Task description:
Take each line of the records below that contains the string "United" and copy it.
Supplied records START
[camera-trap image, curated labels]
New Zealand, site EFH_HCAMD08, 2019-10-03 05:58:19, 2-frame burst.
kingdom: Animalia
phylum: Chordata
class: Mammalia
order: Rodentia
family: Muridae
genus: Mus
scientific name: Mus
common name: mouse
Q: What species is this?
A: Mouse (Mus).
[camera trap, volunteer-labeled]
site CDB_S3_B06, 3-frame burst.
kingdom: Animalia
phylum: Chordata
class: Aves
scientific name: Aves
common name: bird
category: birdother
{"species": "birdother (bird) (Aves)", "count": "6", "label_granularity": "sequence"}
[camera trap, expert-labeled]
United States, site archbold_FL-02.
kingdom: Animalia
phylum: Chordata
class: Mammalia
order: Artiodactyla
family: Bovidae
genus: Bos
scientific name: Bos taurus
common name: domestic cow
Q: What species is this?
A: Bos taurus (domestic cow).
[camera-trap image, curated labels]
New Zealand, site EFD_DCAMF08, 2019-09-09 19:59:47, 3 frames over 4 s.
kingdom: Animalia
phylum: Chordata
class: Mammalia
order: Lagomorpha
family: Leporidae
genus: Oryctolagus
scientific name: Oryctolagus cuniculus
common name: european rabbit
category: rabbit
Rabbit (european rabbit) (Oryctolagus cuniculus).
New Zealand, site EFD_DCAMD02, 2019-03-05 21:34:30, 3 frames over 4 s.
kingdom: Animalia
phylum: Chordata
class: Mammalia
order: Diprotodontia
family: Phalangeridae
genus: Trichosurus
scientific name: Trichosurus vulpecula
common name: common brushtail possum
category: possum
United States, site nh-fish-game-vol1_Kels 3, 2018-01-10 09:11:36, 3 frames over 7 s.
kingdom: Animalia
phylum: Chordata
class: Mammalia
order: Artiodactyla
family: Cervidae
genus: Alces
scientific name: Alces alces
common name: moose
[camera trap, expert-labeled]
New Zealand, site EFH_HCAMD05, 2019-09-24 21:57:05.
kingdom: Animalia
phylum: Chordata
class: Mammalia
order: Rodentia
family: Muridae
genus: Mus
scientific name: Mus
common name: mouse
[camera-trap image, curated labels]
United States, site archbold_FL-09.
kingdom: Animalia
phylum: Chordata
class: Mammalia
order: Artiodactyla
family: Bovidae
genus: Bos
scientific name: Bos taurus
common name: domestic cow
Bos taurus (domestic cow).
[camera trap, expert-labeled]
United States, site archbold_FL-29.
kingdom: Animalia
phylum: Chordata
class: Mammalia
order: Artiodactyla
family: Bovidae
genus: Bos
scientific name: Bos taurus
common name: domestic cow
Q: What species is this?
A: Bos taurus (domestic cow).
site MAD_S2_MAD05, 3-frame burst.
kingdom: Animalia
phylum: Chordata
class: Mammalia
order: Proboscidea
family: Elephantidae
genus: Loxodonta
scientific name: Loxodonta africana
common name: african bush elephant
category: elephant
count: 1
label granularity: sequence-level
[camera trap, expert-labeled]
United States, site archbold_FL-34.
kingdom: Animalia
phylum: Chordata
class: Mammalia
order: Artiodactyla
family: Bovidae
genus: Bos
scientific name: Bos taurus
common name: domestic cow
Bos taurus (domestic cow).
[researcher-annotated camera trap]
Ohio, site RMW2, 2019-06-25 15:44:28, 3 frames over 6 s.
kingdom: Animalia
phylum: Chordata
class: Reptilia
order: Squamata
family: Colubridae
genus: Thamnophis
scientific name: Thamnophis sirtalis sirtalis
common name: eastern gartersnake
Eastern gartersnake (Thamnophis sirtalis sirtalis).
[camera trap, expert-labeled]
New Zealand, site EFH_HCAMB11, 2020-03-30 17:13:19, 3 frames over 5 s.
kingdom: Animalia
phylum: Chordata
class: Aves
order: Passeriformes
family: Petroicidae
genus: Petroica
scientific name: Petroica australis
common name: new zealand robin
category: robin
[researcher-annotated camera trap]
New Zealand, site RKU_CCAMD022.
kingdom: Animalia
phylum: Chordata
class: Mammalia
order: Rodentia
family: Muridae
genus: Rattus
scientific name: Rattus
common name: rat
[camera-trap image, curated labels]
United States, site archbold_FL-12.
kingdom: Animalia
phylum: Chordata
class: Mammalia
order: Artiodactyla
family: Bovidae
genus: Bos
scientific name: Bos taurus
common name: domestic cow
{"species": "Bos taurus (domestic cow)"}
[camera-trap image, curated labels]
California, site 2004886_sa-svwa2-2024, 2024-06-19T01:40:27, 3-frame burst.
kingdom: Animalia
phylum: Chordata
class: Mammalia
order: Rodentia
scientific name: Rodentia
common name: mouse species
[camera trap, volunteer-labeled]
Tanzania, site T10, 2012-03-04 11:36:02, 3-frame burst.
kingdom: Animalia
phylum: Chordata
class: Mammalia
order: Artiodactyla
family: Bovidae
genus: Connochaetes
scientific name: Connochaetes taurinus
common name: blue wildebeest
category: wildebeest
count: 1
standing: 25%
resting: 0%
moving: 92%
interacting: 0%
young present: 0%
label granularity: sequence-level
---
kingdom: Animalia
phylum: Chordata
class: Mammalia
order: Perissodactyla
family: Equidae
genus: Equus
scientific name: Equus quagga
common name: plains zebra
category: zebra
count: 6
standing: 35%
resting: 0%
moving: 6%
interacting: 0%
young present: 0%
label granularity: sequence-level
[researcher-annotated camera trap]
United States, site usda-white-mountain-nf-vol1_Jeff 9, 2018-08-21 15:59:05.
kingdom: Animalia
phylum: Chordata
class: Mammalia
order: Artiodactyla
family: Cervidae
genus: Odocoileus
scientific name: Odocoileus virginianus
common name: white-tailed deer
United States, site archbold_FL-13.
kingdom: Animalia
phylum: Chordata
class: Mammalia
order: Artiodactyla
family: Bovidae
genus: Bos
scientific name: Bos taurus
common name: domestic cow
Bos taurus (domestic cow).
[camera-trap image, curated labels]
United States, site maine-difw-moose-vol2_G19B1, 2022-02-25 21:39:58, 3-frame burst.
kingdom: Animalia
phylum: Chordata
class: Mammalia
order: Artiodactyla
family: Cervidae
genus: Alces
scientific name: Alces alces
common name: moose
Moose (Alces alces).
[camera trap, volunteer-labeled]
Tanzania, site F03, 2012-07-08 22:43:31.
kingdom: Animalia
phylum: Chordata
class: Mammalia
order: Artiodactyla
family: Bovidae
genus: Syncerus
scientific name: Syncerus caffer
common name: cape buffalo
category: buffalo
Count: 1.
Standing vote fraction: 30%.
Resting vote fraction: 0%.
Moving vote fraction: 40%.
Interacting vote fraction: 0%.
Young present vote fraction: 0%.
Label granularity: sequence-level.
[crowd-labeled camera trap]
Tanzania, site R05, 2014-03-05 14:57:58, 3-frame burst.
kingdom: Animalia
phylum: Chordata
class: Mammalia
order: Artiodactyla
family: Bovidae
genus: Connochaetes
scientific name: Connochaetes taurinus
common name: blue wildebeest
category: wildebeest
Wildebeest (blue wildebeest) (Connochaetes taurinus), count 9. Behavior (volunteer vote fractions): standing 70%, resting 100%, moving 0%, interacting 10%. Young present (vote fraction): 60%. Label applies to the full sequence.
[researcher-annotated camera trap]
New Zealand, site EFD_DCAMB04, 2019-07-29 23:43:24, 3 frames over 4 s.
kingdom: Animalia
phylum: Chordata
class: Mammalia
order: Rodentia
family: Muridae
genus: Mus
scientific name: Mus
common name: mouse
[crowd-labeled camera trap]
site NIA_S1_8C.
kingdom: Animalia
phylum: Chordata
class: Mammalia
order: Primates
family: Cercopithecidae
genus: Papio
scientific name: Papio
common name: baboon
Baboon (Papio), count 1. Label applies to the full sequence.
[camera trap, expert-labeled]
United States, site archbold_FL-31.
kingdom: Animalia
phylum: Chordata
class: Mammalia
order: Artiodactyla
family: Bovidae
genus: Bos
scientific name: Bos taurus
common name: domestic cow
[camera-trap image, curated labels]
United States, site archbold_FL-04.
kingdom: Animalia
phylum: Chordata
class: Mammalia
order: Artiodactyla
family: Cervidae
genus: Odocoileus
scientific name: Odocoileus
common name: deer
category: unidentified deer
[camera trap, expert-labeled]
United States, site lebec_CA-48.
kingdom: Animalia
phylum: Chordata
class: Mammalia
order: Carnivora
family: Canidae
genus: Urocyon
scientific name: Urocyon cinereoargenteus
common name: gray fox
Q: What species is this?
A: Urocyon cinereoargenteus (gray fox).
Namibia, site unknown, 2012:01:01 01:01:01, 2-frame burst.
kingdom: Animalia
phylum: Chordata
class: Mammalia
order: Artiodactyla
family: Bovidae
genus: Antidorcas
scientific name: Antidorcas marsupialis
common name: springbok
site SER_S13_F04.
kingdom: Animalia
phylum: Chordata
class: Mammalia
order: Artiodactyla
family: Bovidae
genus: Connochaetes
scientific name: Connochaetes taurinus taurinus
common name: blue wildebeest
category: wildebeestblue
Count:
Supplied records END
Expected answer:
United States, site archbold_FL-02.
United States, site nh-fish-game-vol1_Kels 3, 2018-01-10 09:11:36, 3 frames over 7 s.
United States, site archbold_FL-09.
United States, site archbold_FL-29.
United States, site archbold_FL-34.
United States, site archbold_FL-12.
United States, site usda-white-mountain-nf-vol1_Jeff 9, 2018-08-21 15:59:05.
United States, site archbold_FL-13.
United States, site maine-difw-moose-vol2_G19B1, 2022-02-25 21:39:58, 3-frame burst.
United States, site archbold_FL-31.
United States, site archbold_FL-04.
United States, site lebec_CA-48.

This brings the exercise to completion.